Cancelling $\left( {{x}_{2}}-{{x}_{1}} \right)\left( {{x}_{3}}-{{x}_{1}} \right)$ from the denominator of both the numerator and denominator we get,
$\tan {{30}^{\circ }}=\left| \dfrac{\left( {{y}_{2}}-{{y}_{1}} \right)\left( {{x}_{3}}-{{x}_{1}} \right)-\left( {{y}_{3}}-{{y}_{1}} \right)\left( {{x}_{2}}-{{x}_{1}} \right)}{\left( {{x}_{2}}-{{x}_{1}} \right)\left( {{x}_{3}}-{{x}_{1}} \right)+\left( {{y}_{2}}-{{y}_{1}} \right)\left( {{y}_{3}}-{{y}_{1}} \right)} \right|$
We know that the value of $\tan {{30}^{\circ }}=\dfrac{1}{\sqrt{3}}$ so we get,
$\dfrac{1}{\sqrt{3}}=\left| \dfrac{\left( {{y}_{2}}-{{y}_{1}} \right)\left( {{x}_{3}}-{{x}_{1}} \right)-\left( {{y}_{3}}-{{y}_{1}} \right)\left( {{x}_{2}}-{{x}_{1}} \right)}{\left( {{x}_{2}}-{{x}_{1}} \right)\left( {{x}_{3}}-{{x}_{1}} \right)+\left( {{y}_{2}}-{{y}_{1}} \right)\left( {{y}_{3}}-{{y}_{1}} \right)} \right|$
Now if we take the value of ${{x}_{1}},{{x}_{2}},{{x}_{3}},{{y}_{1}},{{y}_{2}},{{y}_{3}}$ all are integers then the right hand side of the equation will become a rational number of the form $\dfrac{p}{q}\left( q\ne 0 \right)$ because multiplication, addition, subtraction of integers gives us integer.

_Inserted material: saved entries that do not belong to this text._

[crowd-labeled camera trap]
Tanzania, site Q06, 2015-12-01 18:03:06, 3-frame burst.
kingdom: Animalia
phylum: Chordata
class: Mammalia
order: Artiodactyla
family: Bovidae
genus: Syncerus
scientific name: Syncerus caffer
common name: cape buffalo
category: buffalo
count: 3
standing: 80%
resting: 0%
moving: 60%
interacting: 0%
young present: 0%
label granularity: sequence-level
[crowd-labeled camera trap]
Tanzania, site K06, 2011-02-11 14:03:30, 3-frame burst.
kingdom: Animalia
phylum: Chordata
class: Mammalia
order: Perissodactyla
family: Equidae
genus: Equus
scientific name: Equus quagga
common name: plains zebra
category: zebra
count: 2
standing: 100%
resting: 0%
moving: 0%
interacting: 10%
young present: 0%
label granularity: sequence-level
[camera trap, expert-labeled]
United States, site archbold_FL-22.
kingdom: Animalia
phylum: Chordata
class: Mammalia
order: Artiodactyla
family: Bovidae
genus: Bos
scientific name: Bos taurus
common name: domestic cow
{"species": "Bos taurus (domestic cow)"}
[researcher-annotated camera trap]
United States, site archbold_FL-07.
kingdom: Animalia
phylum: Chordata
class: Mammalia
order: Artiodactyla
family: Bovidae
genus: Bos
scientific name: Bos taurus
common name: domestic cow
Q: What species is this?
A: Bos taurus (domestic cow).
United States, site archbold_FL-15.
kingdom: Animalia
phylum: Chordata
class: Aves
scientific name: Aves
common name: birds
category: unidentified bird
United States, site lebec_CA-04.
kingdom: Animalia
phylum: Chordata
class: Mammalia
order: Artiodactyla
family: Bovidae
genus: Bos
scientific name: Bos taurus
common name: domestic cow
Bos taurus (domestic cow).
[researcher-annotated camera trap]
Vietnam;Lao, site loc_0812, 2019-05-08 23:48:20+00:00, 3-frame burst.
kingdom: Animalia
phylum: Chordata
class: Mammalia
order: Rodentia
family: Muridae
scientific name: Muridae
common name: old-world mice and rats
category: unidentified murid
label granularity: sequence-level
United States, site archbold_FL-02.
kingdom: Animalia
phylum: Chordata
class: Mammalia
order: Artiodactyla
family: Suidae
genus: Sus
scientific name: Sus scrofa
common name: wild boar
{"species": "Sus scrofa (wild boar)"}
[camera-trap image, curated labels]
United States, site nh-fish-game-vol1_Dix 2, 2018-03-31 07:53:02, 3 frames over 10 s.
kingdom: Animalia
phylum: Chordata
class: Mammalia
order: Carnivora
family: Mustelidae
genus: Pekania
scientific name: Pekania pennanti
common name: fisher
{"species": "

But the left side of the equation is irrational ($\sqrt{3}$ is an irrational number). So the right side cannot be rational. So all the coordinate cannot be integers.
Hence a triangle which has one of the angles as ${{30}^{\circ }}$ cannot have all vertices with integral coordinate.

Note: Students should take care of the signs while solving this sum. Make sure to take the slope of only those sides which are adjacent to the given angle. Students should know the formula of the slope and $\tan \theta $ for solving this sum.